Sur les traces des Goncourt, lectures lycéennes

Sur les traces des Goncourt, lectures lycéennes

L'Histoire et sa grande hache...

dimanche 30 octobre 2011
par  CALAIS-CLASSE

 

« Ecrivez la lettre que vous n’avez jamais écrite ». Voilà ce que nous promet l’édition des Affranchis. Pourtant la lettre de Paul-Jean Husson à Monsieur le Commandant a dû avoir des semblables sous l’Occupation.

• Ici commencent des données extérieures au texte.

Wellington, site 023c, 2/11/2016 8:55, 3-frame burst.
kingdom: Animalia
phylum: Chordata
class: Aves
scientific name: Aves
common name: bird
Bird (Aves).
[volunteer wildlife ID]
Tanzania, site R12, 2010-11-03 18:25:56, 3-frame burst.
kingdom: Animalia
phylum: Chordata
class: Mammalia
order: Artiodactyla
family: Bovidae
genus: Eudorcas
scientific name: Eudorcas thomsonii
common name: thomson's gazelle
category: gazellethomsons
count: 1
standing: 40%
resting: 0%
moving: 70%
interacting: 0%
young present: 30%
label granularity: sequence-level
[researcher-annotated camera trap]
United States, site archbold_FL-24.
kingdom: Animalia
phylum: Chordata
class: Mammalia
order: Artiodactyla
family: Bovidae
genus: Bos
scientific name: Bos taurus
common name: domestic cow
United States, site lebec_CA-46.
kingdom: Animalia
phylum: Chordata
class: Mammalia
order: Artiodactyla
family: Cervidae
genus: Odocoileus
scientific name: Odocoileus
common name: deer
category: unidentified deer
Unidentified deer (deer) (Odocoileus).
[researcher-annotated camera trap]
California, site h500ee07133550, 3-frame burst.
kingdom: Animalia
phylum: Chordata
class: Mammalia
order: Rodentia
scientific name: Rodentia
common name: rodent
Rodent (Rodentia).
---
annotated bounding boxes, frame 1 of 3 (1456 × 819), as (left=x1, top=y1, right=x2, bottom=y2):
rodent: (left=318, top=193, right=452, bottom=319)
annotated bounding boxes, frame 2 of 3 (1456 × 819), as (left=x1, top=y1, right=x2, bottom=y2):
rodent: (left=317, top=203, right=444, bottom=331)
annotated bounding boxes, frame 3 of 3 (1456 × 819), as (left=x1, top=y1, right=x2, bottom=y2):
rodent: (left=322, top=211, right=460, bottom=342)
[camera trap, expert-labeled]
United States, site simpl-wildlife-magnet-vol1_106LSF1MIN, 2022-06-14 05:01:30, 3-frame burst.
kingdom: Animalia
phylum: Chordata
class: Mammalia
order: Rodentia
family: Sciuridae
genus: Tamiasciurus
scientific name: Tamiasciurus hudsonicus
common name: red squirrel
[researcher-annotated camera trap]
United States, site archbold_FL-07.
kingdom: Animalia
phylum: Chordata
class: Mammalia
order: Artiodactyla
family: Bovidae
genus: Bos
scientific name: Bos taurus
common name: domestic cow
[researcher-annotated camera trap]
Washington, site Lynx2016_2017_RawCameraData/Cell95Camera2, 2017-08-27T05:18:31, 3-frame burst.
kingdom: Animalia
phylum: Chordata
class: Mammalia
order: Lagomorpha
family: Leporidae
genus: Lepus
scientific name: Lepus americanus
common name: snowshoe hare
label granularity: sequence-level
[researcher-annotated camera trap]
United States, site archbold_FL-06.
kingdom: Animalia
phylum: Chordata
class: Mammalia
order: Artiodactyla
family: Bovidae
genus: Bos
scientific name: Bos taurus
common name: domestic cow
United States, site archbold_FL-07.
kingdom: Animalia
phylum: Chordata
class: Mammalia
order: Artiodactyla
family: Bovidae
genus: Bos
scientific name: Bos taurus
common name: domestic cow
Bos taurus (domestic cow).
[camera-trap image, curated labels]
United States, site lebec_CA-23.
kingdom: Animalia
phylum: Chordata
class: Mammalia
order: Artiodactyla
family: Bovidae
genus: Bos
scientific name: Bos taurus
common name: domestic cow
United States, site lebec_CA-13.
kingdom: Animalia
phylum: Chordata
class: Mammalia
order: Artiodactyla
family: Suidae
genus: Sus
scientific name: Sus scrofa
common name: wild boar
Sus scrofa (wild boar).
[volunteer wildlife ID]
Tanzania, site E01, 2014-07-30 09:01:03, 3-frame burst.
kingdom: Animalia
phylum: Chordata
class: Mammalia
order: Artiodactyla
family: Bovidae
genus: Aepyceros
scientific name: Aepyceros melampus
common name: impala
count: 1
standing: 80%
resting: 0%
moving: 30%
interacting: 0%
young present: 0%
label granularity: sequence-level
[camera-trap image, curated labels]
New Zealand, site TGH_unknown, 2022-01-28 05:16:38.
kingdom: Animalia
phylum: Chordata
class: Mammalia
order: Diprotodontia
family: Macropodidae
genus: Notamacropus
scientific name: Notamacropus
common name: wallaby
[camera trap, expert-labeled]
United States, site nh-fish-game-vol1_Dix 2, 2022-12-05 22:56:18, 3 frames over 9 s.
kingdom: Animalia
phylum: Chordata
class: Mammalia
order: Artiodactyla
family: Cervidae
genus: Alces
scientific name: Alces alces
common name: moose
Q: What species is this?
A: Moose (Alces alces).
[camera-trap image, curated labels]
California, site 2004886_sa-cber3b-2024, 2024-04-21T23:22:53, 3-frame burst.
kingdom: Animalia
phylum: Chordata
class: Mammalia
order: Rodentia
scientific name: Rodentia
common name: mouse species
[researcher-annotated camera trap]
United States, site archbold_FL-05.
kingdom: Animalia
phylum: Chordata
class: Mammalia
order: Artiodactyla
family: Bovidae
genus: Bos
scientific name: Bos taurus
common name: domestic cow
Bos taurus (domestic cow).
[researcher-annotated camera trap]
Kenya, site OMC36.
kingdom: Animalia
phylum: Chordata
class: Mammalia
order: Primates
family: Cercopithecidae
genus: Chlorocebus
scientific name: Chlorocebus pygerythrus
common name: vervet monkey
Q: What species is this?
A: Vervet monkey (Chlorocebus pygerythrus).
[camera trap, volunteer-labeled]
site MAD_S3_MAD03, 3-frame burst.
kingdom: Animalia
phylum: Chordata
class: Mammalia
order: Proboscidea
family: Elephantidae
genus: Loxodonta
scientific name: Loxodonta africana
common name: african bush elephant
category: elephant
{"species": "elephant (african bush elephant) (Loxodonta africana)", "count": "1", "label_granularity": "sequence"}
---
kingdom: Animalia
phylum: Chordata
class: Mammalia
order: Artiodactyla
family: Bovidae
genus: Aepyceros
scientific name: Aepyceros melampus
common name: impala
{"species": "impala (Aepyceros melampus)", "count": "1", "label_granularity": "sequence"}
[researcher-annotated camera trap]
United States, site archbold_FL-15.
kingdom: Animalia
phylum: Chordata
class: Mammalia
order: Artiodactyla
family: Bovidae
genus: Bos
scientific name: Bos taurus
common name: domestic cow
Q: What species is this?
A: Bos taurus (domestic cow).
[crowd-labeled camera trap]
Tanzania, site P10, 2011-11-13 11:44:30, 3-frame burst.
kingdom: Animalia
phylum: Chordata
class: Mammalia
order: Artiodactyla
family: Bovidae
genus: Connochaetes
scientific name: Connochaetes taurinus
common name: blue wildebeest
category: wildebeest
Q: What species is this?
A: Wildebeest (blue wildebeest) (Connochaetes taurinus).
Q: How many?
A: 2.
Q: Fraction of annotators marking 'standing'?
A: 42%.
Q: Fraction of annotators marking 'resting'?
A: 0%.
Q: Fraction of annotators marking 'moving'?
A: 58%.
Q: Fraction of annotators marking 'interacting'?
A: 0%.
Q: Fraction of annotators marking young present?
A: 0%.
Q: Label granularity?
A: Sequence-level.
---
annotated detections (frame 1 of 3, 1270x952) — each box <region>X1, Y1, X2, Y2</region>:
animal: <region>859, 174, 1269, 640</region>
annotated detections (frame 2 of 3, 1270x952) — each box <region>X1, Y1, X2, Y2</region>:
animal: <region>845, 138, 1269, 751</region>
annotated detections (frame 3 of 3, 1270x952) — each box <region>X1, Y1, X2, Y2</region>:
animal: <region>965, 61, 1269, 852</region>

Le narrateur de cette fiction est un homme très antipathique. Certes, il est académicien Goncourt et journaliste, mais il partage les idées d’extrême droite et est vraiment très antisémite. Après avoir insulté les populations juives dans ses articles, il écrit une lettre de délation, contre sa belle-fille.

 

Evidemment, le fond n’est pas banal. Monsieur le Commandant nous permet d’adopter le point de vue d’un antisémite qui se prend de passion pour sa belle-fille juive. On aurait pu imaginer le dilemme de cet homme, déchiré entre ses sentiments et ce qu’il pense être son devoir… A première vue, ce roman a tout pour séduire. Mais, ouvrez-le et plongez vous dans les premiers chapitres…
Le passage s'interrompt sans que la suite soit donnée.